> [What the task requires]:
Your response should consist solely of the records, written out exactly.

> [Material provided]:
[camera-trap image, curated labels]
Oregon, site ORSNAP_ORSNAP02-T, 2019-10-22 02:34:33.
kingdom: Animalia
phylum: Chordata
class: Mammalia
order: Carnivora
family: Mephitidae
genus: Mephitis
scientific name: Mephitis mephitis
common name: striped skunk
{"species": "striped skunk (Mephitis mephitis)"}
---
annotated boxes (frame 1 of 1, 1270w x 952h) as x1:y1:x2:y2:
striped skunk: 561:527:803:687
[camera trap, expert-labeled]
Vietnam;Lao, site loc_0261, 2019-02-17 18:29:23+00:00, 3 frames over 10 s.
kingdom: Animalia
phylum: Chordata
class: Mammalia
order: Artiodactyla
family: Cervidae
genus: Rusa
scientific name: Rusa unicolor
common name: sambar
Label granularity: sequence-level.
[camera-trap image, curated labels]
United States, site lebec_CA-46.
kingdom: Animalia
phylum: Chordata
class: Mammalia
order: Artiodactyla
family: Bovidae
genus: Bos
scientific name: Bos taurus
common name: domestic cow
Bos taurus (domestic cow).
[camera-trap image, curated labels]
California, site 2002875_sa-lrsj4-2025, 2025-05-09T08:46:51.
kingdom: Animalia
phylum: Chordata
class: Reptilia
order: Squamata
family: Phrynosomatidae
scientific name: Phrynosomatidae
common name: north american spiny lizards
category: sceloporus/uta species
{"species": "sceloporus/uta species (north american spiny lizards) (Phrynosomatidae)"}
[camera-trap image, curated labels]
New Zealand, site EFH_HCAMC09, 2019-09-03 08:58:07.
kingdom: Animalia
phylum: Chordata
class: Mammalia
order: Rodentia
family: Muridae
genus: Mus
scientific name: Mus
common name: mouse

> [Written answer]:
[camera-trap image, curated labels]
Oregon, site ORSNAP_ORSNAP02-T, 2019-10-22 02:34:33.
kingdom: Animalia
phylum: Chordata
class: Mammalia
order: Carnivora
family: Mephitidae
genus: Mephitis
scientific name: Mephitis mephitis
common name: striped skunk
{"species": "striped skunk (Mephitis mephitis)"}
---
annotated boxes (frame 1 of 1, 1270w x 952h) as x1:y1:x2:y2:
striped skunk: 561:527:803:687
[camera trap, expert-labeled]
Vietnam;Lao, site loc_0261, 2019-02-17 18:29:23+00:00, 3 frames over 10 s.
kingdom: Animalia
phylum: Chordata
class: Mammalia
order: Artiodactyla
family: Cervidae
genus: Rusa
scientific name: Rusa unicolor
common name: sambar
Label granularity: sequence-level.
[camera-trap image, curated labels]
United States, site lebec_CA-46.
kingdom: Animalia
phylum: Chordata
class: Mammalia
order: Artiodactyla
family: Bovidae
genus: Bos
scientific name: Bos taurus
common name: domestic cow
Bos taurus (domestic cow).
[camera-trap image, curated labels]
California, site 2002875_sa-lrsj4-2025, 2025-05-09T08:46:51.
kingdom: Animalia
phylum: Chordata
class: Reptilia
order: Squamata
family: Phrynosomatidae
scientific name: Phrynosomatidae
common name: north american spiny lizards
category: sceloporus/uta species
{"species": "sceloporus/uta species (north american spiny lizards) (Phrynosomatidae)"}
[camera-trap image, curated labels]
New Zealand, site EFH_HCAMC09, 2019-09-03 08:58:07.
kingdom: Animalia
phylum: Chordata
class: Mammalia
order: Rodentia
family: Muridae
genus: Mus
scientific name: Mus
common name: mouse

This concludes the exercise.